Erika’s 6 Strategies to Create an Optimistic Family:  {contains affiliate links}

#1 Create a vision for your relationship. “Begin with the end in mind” says Stephen Covey, author of Seven Basic Habits of Highly Effective People.  It is important to know what the end result will be so you can build it each day.  For families, the little things add up to good relationships but they are, unfortunately, the easiest things to overlook.  The vision keeps your focus and becomes the criteria for making daily choices.

#2 Share 3 Good Things every day. Our brains reticular activating system (RAS) has been primed throughout evolution to amplify negative presumptions and minimize the positive.  On top of that, our culture supports negativity and catastrophic thinking.  It is much more socially acceptable to complain about Monday, than it is to be excited that a new week of possibilities is beginning.  Children need to be conditioned to see the positive in order to become optimistic adults.

#3 Set Family Rules. (or success strategies)  Each family needs a set of rules of conduct but also rules of priority and self management… for kids and for adults.  You might discuss family balance, confidentiality, listening and assuming the best. Talk about the reason or purpose behind each rule and how that fits into your family vision.

#4 Teach and be Taught.
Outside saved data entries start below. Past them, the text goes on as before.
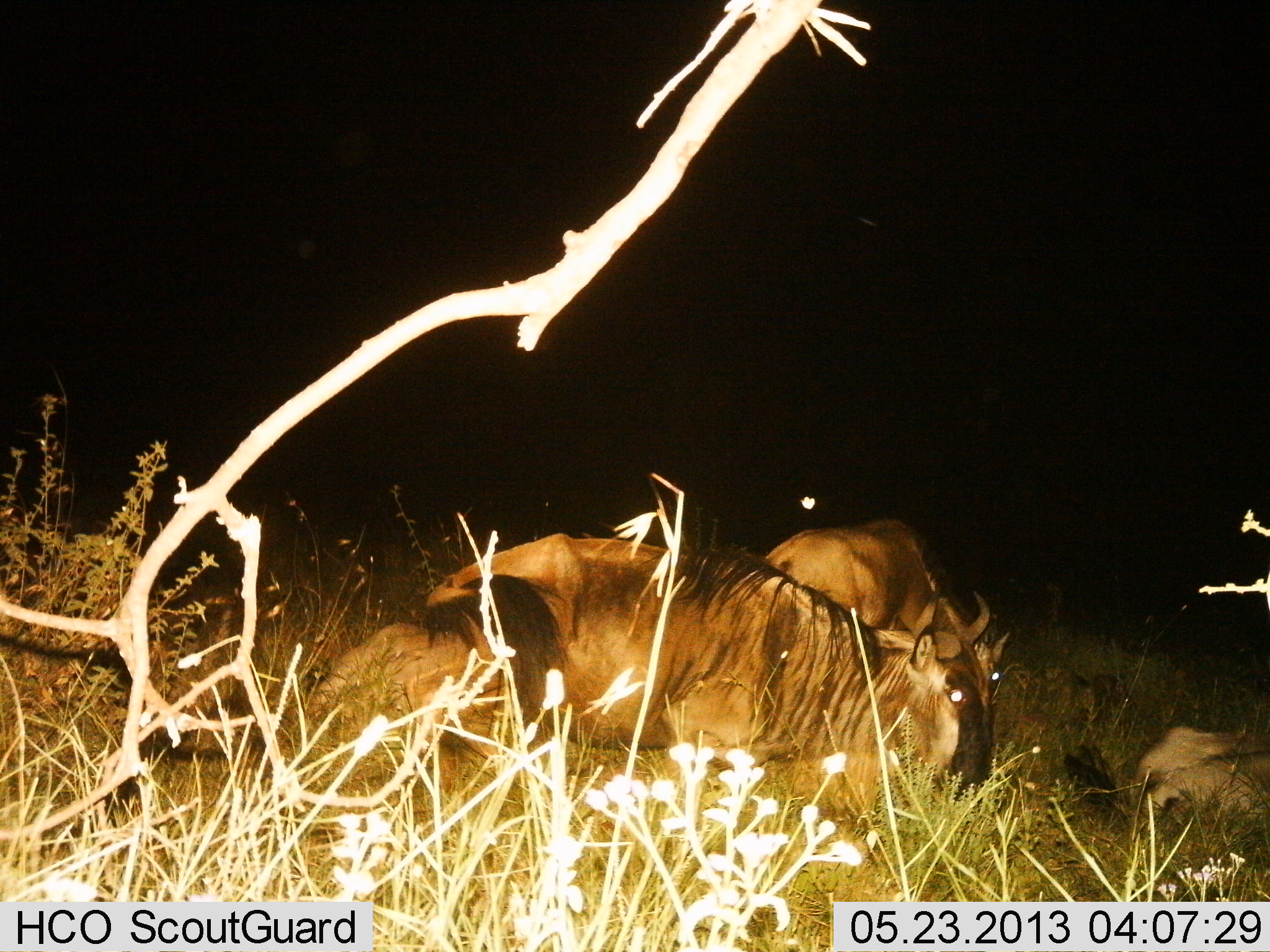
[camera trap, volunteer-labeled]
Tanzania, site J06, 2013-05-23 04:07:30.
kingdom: Animalia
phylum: Chordata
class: Mammalia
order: Artiodactyla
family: Bovidae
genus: Connochaetes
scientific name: Connochaetes taurinus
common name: blue wildebeest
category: wildebeest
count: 3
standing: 10%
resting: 90%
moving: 0%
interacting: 0%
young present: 10%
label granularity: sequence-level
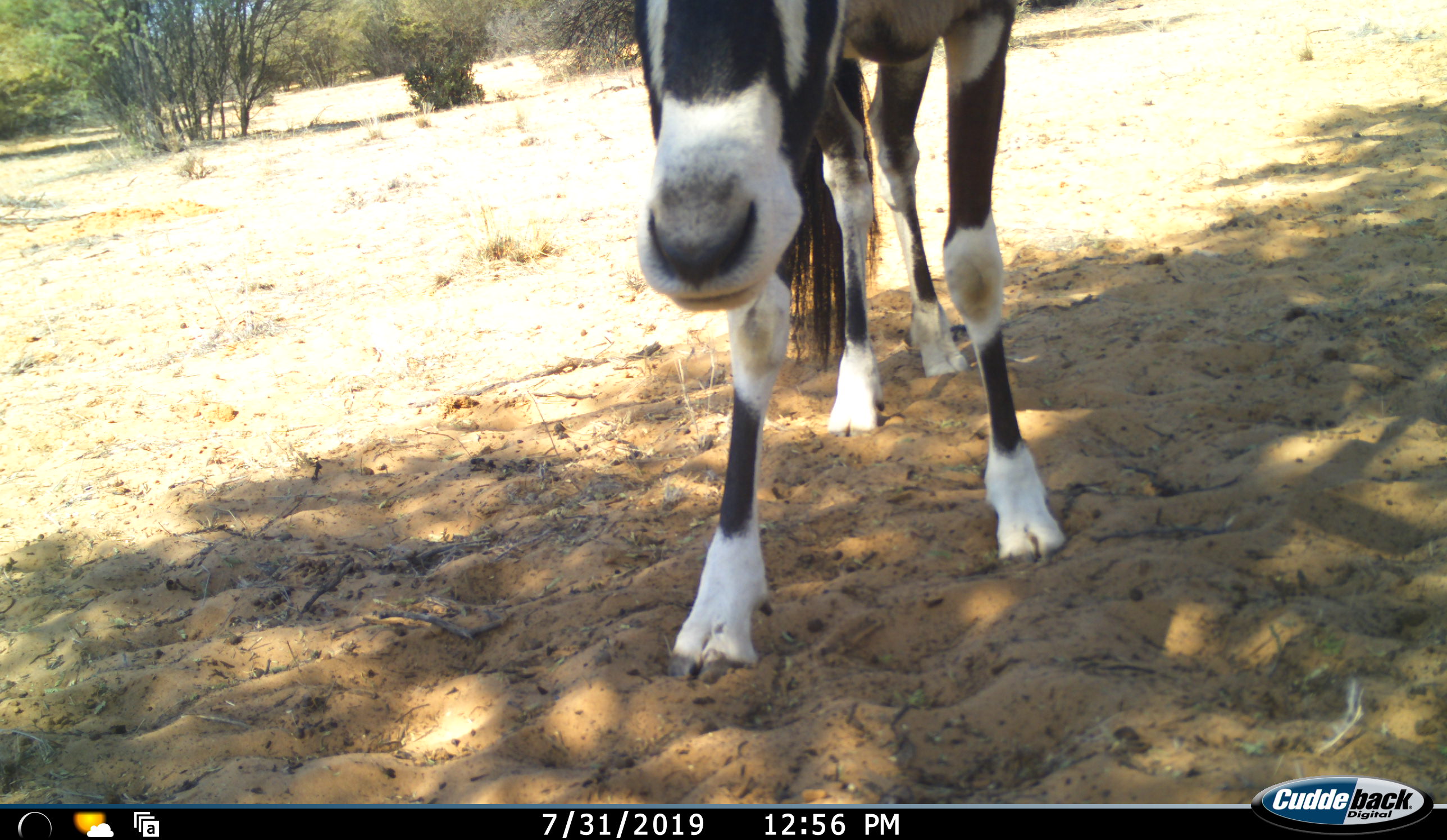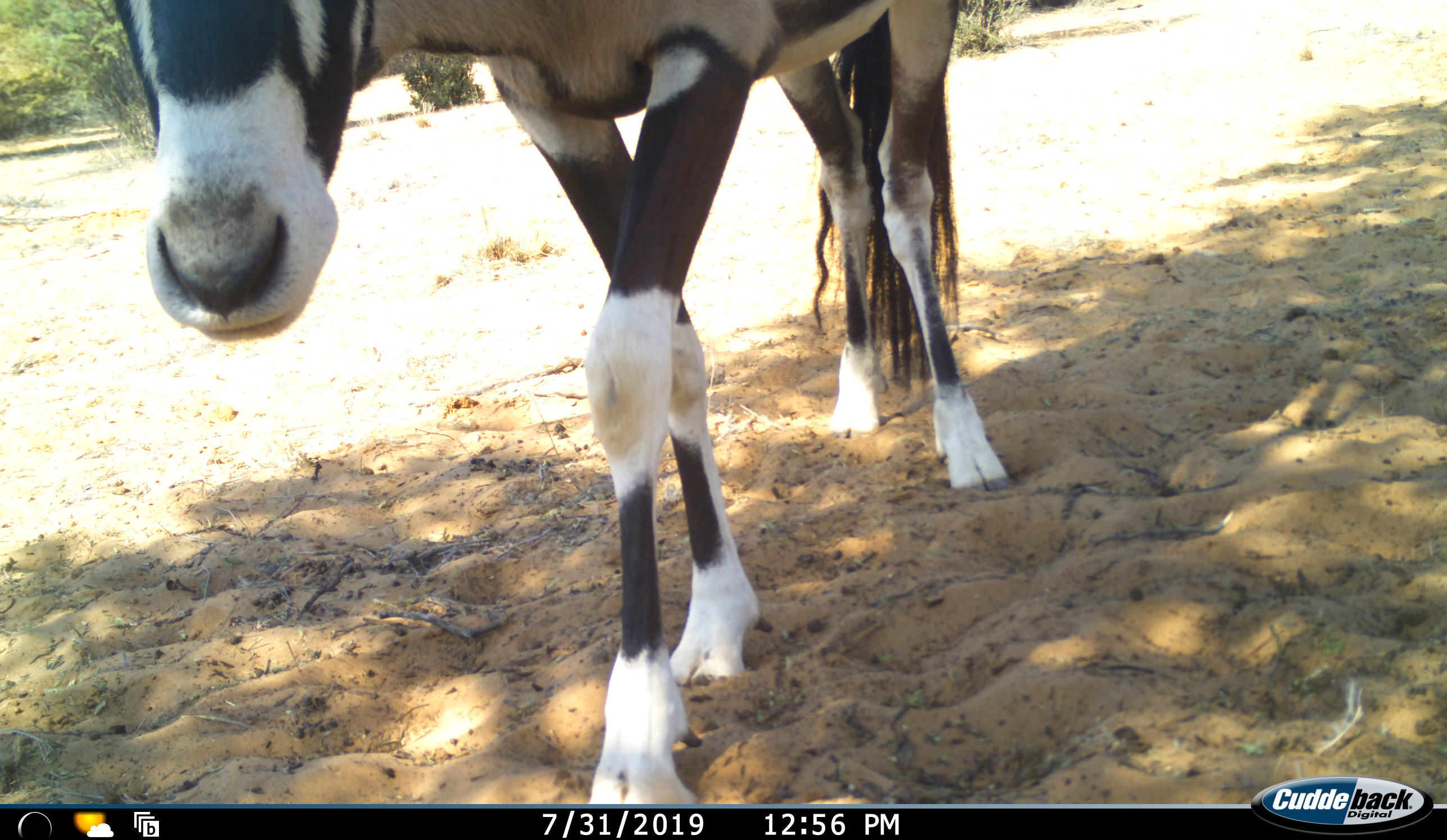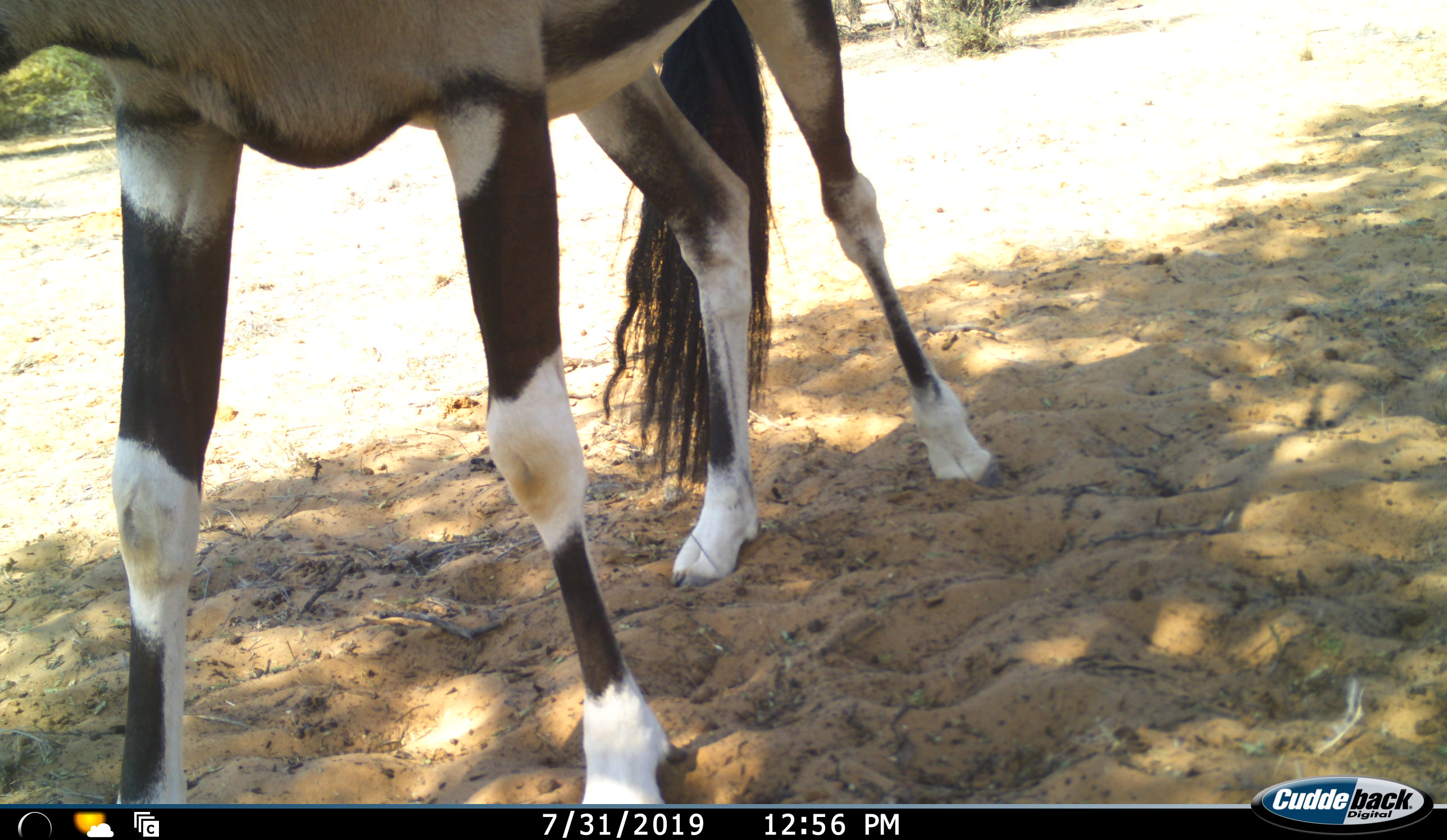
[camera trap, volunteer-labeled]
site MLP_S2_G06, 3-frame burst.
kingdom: Animalia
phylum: Chordata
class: Mammalia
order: Artiodactyla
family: Bovidae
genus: Oryx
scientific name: Oryx gazella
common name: gemsbok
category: oryx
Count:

Teach your kids what you know and be open to what they can teach you.  Age and experience don’t always ensure the greatest “knowing”.  Respecting each other’s gifts opens the door for teaching, learning and growing together as a family.

#5 Be Consistent – Most of the Time. Everyone feels safer with consistency because they know the expectations but… be reliable like a mailman and flexible like a chef with rules.  Rules should be carefully considered before they are made and kept as long as they make sense.   Allow for flexibility with unforeseen circumstances or changes.  This is the hallmark of an emotionally healthy, respectful family.

#6 Be Human. Do not feel responsible to fulfill all of your child’s needs and wants… this sets them up for unhappiness.  Constantly getting what we want, when we want it takes away from the joy of achievement and the opportunity to learn appreciation.  Focusing completely on the needs of the children sets up the false belief that parents don’t have needs and wants and/or their needs and wants are less important.

I will upload the podcast as soon as it is available.  I talked personally and candidly about my family, our goals, or lack there of, and some great eye opening, experiences.  One of those experience was during my sons week long stint of baseball games.  These little 8 year olds battled for a spot to the Pony World Series.  They played 8 games in 6 days.  They held it together as best as they could.  I did notice though that as the days progressed and fatigue started to set in, their little energy field was starting to fizzle.  When they missed a catch, made a good play with a bad outcome, struck out and so on, they got mad at themselves, kicking the dirt, slamming their bats down, stomping their feet and hanging their heads down low.  I saw how that change in energy changed their outlook in the dugout.  One person feeling bad started to leave the whole team feeling bad.  I noticed this and at the first opportunity had a little talk with my son.  It went something like this: “When you strike out, or get a bad call on a play, do not stomp your feet, do not kick the dirt, do not hold on to the negativity, because that will set you up for many bad plays and calls.”  I went on to tell him, “Hold your head up high and be proud of yourself, always.”  I wanted him to know that if you hold your head up high, show the team that you are ok with the strike out, that you can dust yourself off after a bad call, or are ok with making a mistake, the rest of the team will soon follow.  I explained to him the principles of how to be good sportsman, how to uplift instead of beat down your teammates.  We lead by example.  We even created a ‘mommy signal’ that I give him when I start to see him shifting from positive to negative.  He gets it. We implemented our signal the next game and even though they lost, they fought the hard battle and he held his head high and was proud of his accomplishments that day.  I couldn’t have been more proud of him right there, in that moment.

Now, go out there and create your optimistic family!